Excerpts from spatial question data:
=======
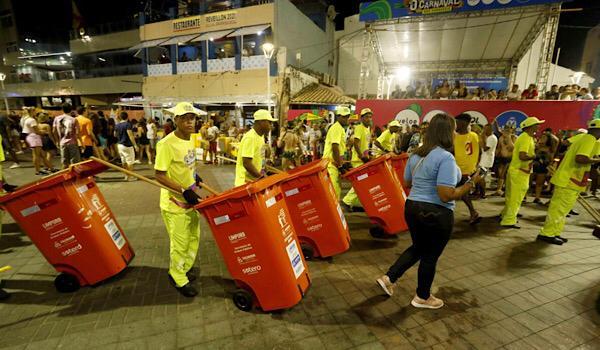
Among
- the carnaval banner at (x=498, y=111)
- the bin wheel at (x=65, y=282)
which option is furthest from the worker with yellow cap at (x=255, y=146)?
the carnaval banner at (x=498, y=111)

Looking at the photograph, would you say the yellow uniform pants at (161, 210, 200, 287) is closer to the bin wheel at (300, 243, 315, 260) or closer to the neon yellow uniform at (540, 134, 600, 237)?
the bin wheel at (300, 243, 315, 260)

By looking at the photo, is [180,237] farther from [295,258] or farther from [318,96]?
[318,96]

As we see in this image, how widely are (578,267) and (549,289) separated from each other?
107 centimetres

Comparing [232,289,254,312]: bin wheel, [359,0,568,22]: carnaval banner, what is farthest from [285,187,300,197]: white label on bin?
[359,0,568,22]: carnaval banner

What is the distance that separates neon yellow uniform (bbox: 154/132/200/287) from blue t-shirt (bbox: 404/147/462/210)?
7.89 ft

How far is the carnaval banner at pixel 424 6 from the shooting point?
10117 millimetres

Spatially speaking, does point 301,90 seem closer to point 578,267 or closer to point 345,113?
point 345,113

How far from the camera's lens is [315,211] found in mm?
3828

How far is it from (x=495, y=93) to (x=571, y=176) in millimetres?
10463

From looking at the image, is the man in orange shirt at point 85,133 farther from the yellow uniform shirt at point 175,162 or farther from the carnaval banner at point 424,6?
the carnaval banner at point 424,6

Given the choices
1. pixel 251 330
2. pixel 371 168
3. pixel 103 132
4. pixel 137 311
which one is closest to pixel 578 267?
pixel 371 168

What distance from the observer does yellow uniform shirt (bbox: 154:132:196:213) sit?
117 inches

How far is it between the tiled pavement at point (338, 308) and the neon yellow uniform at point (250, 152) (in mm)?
1330

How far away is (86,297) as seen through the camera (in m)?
3.23
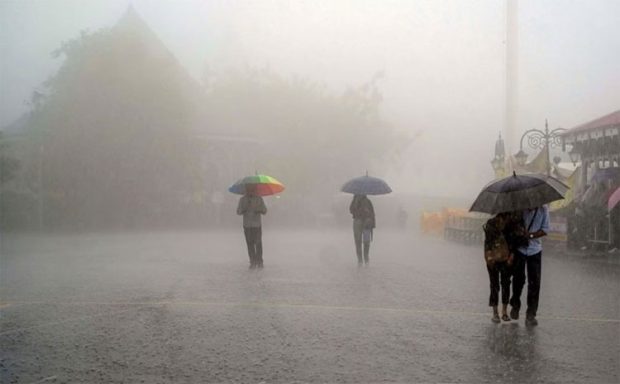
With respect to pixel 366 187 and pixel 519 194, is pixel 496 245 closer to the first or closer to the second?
pixel 519 194

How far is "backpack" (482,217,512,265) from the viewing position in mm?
6035

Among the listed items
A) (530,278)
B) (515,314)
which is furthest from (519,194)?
(515,314)

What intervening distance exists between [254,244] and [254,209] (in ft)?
2.57

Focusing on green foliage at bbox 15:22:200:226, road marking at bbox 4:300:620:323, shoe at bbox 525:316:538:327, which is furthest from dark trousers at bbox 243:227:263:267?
green foliage at bbox 15:22:200:226

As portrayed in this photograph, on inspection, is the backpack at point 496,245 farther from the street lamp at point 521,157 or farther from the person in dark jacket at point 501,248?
the street lamp at point 521,157

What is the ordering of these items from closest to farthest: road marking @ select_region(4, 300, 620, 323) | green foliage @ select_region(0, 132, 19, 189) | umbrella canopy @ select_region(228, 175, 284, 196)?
road marking @ select_region(4, 300, 620, 323), umbrella canopy @ select_region(228, 175, 284, 196), green foliage @ select_region(0, 132, 19, 189)

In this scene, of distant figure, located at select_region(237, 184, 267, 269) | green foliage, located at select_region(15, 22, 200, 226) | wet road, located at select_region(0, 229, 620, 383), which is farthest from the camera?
green foliage, located at select_region(15, 22, 200, 226)

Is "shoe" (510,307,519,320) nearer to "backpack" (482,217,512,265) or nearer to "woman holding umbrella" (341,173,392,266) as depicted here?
"backpack" (482,217,512,265)

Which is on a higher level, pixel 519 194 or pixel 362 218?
pixel 519 194

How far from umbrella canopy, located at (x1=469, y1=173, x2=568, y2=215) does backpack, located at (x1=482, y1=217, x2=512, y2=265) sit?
206mm

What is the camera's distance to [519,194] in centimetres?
602

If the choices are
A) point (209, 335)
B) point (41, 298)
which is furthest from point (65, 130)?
point (209, 335)

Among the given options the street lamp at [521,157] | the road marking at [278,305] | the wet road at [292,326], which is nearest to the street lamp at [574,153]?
the street lamp at [521,157]

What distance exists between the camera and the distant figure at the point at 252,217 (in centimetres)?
1116
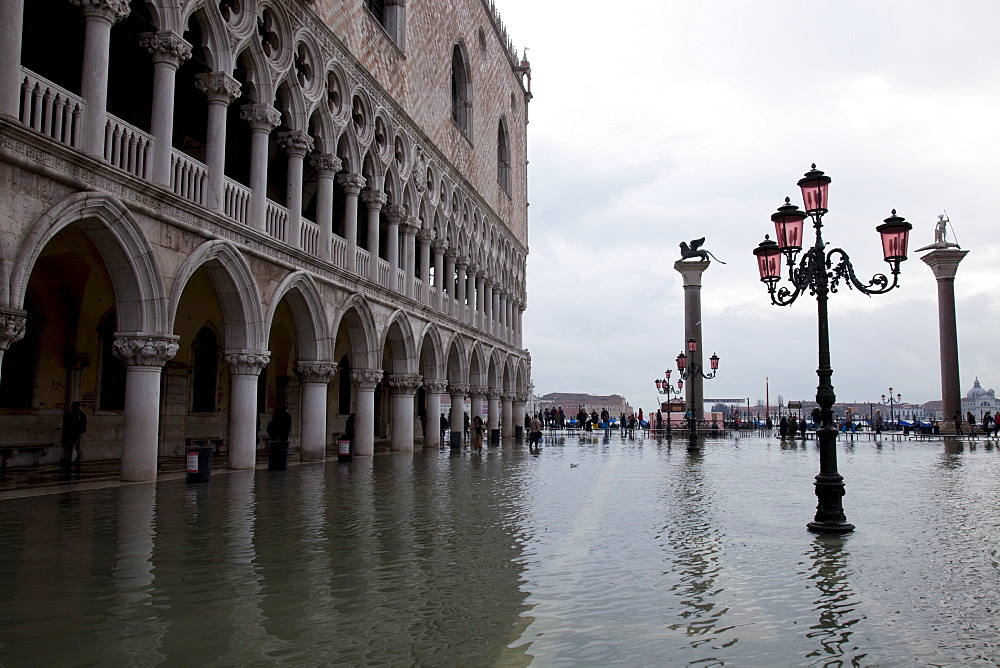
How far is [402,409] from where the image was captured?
77.8ft

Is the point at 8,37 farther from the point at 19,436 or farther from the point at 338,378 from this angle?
the point at 338,378

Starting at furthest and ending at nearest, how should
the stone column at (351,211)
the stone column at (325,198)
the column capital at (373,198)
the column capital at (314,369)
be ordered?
the column capital at (373,198)
the stone column at (351,211)
the stone column at (325,198)
the column capital at (314,369)

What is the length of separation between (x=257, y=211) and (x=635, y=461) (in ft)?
35.6

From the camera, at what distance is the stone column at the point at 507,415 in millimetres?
38344

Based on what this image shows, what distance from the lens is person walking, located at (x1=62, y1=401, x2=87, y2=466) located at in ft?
48.8

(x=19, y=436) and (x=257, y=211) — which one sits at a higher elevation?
(x=257, y=211)

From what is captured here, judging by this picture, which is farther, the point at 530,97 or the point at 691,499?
the point at 530,97

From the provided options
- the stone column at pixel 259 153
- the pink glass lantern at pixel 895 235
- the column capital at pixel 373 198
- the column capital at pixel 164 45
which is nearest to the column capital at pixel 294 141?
the stone column at pixel 259 153

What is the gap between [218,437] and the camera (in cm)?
2012

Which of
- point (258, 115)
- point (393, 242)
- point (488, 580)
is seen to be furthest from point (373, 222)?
point (488, 580)

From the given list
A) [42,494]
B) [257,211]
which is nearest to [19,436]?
[42,494]

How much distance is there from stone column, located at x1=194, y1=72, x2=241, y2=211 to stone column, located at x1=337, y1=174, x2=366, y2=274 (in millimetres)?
5445

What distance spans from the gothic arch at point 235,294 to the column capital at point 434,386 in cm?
1153

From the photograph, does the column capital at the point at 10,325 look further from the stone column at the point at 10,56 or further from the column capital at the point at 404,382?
the column capital at the point at 404,382
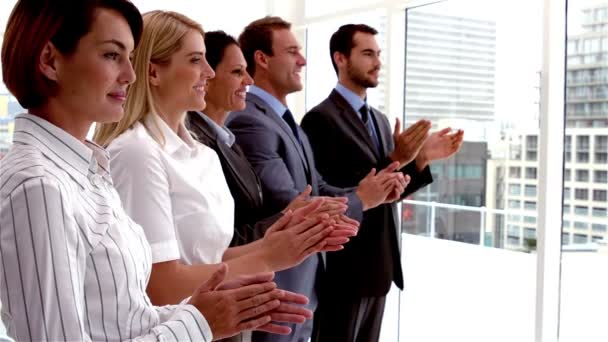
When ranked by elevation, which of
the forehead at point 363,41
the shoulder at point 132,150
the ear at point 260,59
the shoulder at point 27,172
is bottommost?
the shoulder at point 27,172

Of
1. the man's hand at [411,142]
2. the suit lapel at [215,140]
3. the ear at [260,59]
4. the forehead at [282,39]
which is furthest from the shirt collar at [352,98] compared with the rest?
the suit lapel at [215,140]

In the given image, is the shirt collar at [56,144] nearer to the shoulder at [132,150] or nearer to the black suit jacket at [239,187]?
the shoulder at [132,150]

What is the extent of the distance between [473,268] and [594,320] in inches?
38.7

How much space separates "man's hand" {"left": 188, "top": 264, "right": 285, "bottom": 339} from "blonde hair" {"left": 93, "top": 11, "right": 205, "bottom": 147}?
591mm

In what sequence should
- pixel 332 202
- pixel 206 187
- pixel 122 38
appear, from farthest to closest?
1. pixel 332 202
2. pixel 206 187
3. pixel 122 38

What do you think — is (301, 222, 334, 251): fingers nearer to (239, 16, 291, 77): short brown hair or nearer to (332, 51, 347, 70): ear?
Result: (239, 16, 291, 77): short brown hair

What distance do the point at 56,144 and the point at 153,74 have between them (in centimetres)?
78

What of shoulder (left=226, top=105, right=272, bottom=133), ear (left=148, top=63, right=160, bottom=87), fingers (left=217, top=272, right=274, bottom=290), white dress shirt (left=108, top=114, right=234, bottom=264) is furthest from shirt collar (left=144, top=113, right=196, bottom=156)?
shoulder (left=226, top=105, right=272, bottom=133)

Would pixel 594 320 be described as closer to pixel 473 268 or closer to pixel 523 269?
pixel 523 269

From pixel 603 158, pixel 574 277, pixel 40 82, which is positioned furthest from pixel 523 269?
pixel 40 82

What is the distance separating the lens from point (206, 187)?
6.18 ft

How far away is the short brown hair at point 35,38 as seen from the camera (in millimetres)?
1188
=======
**Task details**
Copy out, word for word, the stretch of rows above from the line containing "What is the ordering" through the line containing "road marking @ select_region(4, 300, 620, 323), umbrella".

**Task solution**
What is the ordering of these items from closest to farthest: road marking @ select_region(4, 300, 620, 323) | green foliage @ select_region(0, 132, 19, 189) | umbrella canopy @ select_region(228, 175, 284, 196)?
road marking @ select_region(4, 300, 620, 323), umbrella canopy @ select_region(228, 175, 284, 196), green foliage @ select_region(0, 132, 19, 189)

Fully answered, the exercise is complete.